L’art. 901 del codice civile detta i requisiti che devono avere le luci (aperture che consentono il passaggio di luce e aria, ma non l’affaccio).  La normativa citata si riferisce a situazioni nella quali la luce o la veduta siano aperte su mura di proprietà esclusiva, e i cui unici limiti consistono nel fatto di poter creare o meno un affaccio su una proprietà limitrofa.

Quando la luce sia aperta invece su un muro perimetrale che costituisce bene comune condominiale, l’articolo di riferimento è il 1102 del codice civile che, in tema di uso della cosa comune, sancisce che “ciascun partecipante può servirsi della cosa comune, purché non ne alteri la destinazione e non impedisca agli partecipanti di farne parimenti uso secondo il loro diritto”.

l'immagine rappresenta il disegno di una finestra con vista su altri palazzi, in lontananzaIl caso

La Corte di Cassazione, con recente pronuncia (53/2014), ha affermato che ai sensi dell’art. 1102 codice civile, nessun divieto di legge osta all’apertura di nuove luci o vedute nel muro condominiale, perché tali operazioni né alterano la funzione cui il bene comune è destinato, né limitano o impediscono il diritto di godimento che gli altri condomini hanno nei confronti della stessa cosa.

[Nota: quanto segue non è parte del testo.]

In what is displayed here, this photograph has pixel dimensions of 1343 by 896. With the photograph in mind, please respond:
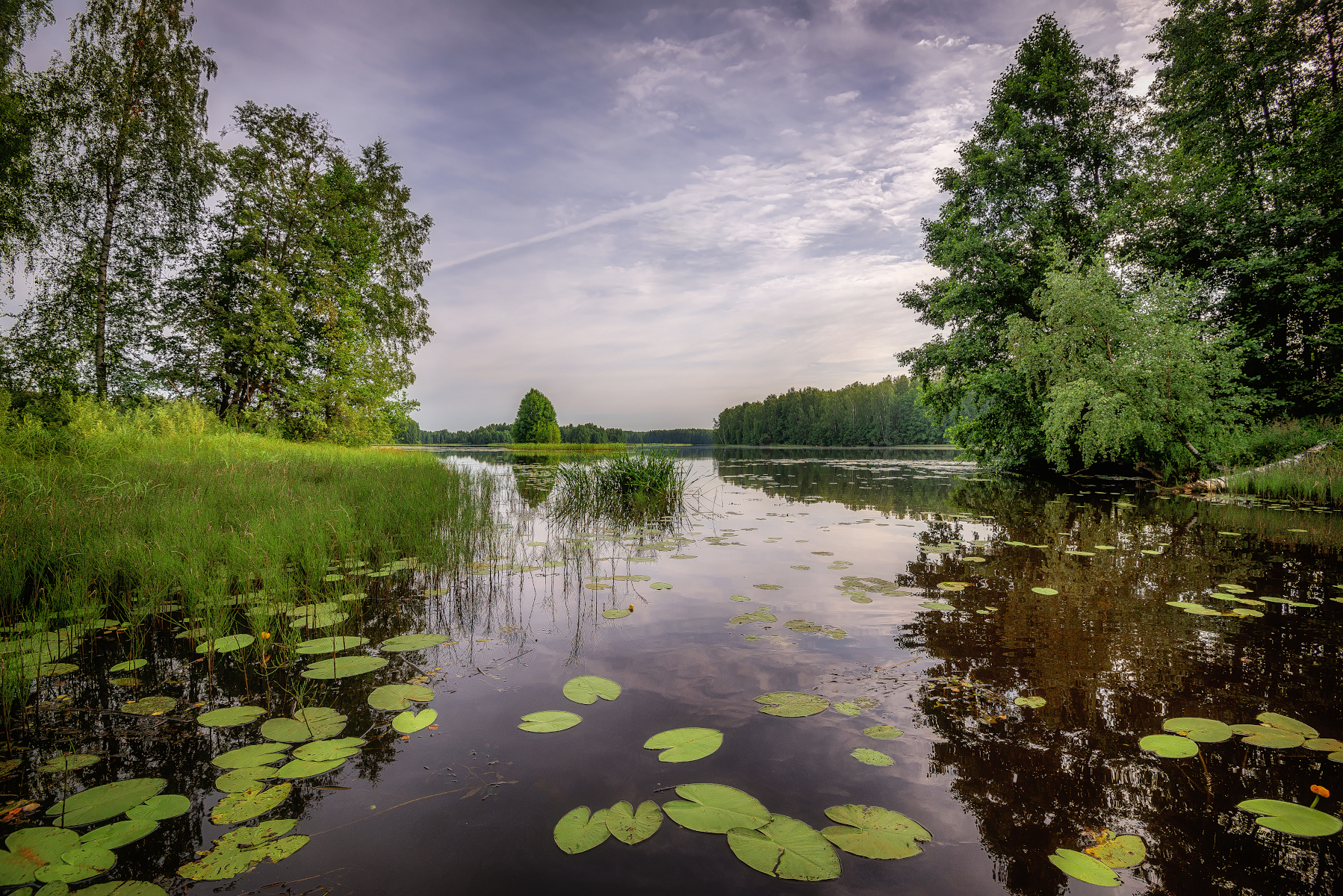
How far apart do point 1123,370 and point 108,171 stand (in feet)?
82.3

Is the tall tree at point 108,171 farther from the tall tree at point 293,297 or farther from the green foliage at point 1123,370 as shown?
the green foliage at point 1123,370

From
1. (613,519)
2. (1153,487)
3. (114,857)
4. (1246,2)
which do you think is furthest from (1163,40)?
(114,857)

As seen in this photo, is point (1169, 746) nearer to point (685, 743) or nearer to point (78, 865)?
point (685, 743)

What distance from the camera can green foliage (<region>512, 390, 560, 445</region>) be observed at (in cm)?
5622

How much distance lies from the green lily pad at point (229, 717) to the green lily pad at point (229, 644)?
722mm

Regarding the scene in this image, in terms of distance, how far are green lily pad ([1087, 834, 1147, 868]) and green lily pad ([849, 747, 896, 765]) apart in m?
0.61

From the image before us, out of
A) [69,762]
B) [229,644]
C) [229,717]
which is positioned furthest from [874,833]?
[229,644]

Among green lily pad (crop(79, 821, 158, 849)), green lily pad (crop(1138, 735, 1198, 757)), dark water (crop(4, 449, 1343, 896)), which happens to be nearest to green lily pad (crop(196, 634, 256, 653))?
dark water (crop(4, 449, 1343, 896))

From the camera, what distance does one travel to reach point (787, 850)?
57.1 inches

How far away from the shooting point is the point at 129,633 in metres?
3.00

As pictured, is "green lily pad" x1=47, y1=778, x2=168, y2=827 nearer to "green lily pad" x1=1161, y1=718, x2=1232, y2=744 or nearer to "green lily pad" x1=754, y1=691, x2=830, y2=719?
"green lily pad" x1=754, y1=691, x2=830, y2=719

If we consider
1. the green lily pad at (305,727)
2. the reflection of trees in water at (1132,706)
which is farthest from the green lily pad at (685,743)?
the green lily pad at (305,727)

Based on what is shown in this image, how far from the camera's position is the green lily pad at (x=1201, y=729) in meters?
1.99

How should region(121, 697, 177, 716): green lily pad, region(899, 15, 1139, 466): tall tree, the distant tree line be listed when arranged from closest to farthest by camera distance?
1. region(121, 697, 177, 716): green lily pad
2. region(899, 15, 1139, 466): tall tree
3. the distant tree line
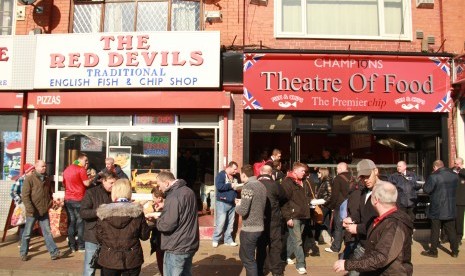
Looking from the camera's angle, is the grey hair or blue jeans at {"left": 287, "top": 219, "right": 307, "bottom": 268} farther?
blue jeans at {"left": 287, "top": 219, "right": 307, "bottom": 268}

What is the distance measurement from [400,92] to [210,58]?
462 centimetres

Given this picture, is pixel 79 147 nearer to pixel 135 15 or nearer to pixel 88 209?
pixel 135 15

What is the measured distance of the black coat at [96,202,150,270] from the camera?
4449 millimetres

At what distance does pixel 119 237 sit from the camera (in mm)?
4469

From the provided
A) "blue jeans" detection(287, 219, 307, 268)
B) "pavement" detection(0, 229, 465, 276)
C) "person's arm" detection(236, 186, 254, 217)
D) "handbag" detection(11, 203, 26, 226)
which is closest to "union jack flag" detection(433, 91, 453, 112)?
"pavement" detection(0, 229, 465, 276)

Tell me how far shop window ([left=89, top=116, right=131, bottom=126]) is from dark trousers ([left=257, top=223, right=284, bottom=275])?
16.4ft

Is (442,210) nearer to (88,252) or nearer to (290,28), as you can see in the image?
(290,28)

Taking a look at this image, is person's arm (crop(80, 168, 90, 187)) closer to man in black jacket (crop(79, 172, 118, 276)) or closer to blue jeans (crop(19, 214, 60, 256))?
blue jeans (crop(19, 214, 60, 256))

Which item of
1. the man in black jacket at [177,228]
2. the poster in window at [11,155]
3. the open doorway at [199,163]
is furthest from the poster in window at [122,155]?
the man in black jacket at [177,228]

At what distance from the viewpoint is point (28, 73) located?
33.2 feet

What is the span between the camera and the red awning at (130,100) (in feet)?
31.2

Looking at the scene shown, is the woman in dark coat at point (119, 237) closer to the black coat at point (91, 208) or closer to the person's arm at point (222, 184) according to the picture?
the black coat at point (91, 208)

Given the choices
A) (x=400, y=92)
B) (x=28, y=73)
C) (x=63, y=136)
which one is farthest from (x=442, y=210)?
(x=28, y=73)

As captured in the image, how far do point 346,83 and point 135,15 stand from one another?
18.5 ft
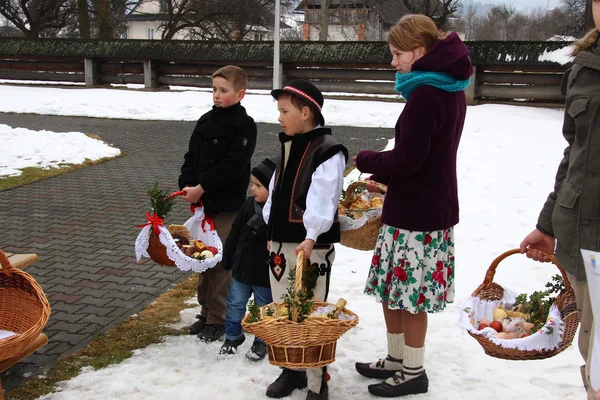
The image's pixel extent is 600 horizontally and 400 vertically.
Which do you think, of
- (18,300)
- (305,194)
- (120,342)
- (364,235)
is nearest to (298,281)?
(305,194)

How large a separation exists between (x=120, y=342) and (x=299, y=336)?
1.77 meters

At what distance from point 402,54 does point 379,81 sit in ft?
56.9

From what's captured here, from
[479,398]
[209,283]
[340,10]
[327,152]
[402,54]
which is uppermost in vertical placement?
[340,10]

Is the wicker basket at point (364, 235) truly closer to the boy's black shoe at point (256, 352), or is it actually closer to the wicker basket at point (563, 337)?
the wicker basket at point (563, 337)

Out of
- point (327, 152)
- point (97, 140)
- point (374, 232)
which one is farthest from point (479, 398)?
point (97, 140)

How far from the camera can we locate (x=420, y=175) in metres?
3.41

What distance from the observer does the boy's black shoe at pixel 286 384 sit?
12.1 feet

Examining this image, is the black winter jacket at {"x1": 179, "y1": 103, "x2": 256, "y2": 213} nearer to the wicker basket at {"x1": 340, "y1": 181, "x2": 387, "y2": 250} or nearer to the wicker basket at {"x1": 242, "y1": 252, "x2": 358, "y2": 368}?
the wicker basket at {"x1": 340, "y1": 181, "x2": 387, "y2": 250}

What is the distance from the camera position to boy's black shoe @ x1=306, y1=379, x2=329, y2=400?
3580 millimetres

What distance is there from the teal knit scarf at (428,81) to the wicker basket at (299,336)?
3.32ft

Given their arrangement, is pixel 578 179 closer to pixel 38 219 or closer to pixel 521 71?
pixel 38 219

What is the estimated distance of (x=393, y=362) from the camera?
155 inches

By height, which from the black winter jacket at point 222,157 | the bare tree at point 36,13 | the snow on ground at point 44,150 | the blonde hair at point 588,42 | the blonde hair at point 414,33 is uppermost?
the bare tree at point 36,13

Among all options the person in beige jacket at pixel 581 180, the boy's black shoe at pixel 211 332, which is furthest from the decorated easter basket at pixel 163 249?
the person in beige jacket at pixel 581 180
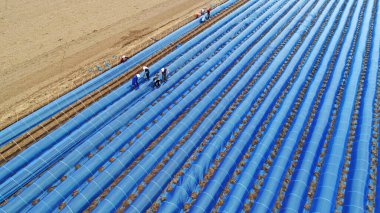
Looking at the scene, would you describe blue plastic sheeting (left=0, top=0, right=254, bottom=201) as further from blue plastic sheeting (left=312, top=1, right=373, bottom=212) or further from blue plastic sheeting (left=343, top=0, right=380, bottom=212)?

Gli interventi di un singolo proprietario di immobile sul muro comune sono pertanto permessi, in quanto tali opere costituiscono espressione del legittimo uso delle parti comuni, e non incidono sulla destinazione del muro, bene comune ai sensi dell’articolo 1117 c.c. Per quanto riguarda altro aspetto, occorre lasciare impregiudicata la possibilità di esercizio concorrente di analoghi diritti per gli altri condomini, non limitando la fruizione di aria o di luce per i proprietari dei piani inferiori, non alterando la destinazione a cui il bene e’ preposto e rispettando i divieti di cui all’articolo 1120 c.c., (non pregiudicare la stabilità e la sicurezza del fabbricato, non pregiudicare il decoro architettonico o rendere alcune parti comuni dell’edificio inservibili all’uso o al godimento anche di un solo condòmino).